Deutsche Bank does not see any risks to its business in Russia as a result of the conflict in Ukraine. The DAX Group said late Wednesday that the commitment was “very limited and largely secured”. The bank has significantly reduced its presence and exposure in Russia since 2014 and reduced it again in the past two weeks. “Our direct risk positions are currently very limited and tightly managed,” said Stuart Lewis, Chief Risk Officer.
Specifically, net credit exposure to Russia is 0.6 billion euros after taking into account guarantees and guarantees. The lion’s share is accounted for by large Russian companies that have significant trade and cash flows outside Russia. The total loan commitment is 1.4 billion euros, which is about 0.3 percent of the total loan portfolio. Thus the net exposure to Ukraine amounted to 42 million euros (total 0.6 billion euros).
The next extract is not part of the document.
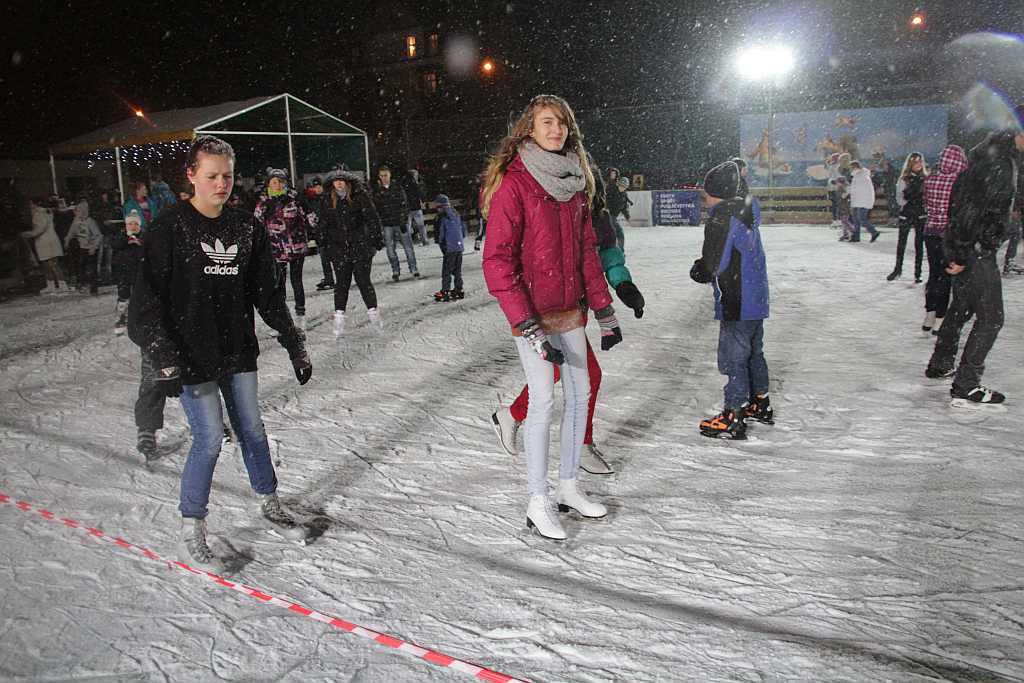 Naleśniki u Mikołaja cz2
Rating agencies Fitch, Moody’s and S&P recently lowered Russia’s creditworthiness significantly and warned of default. The German Institute for Economic Research (DIW) considers that a state bankruptcy in Russia is very likely in the coming months due to Western sanctions. German investors were also said will be among them to suffer.
Deutsche Bank emphasized that the operational risks from a possible closure of its technology center in Russia are also very limited. This is just one of many bank technology centers around the world.
“Total coffee aficionado. Travel buff. Music ninja. Bacon nerd. Beeraholic.”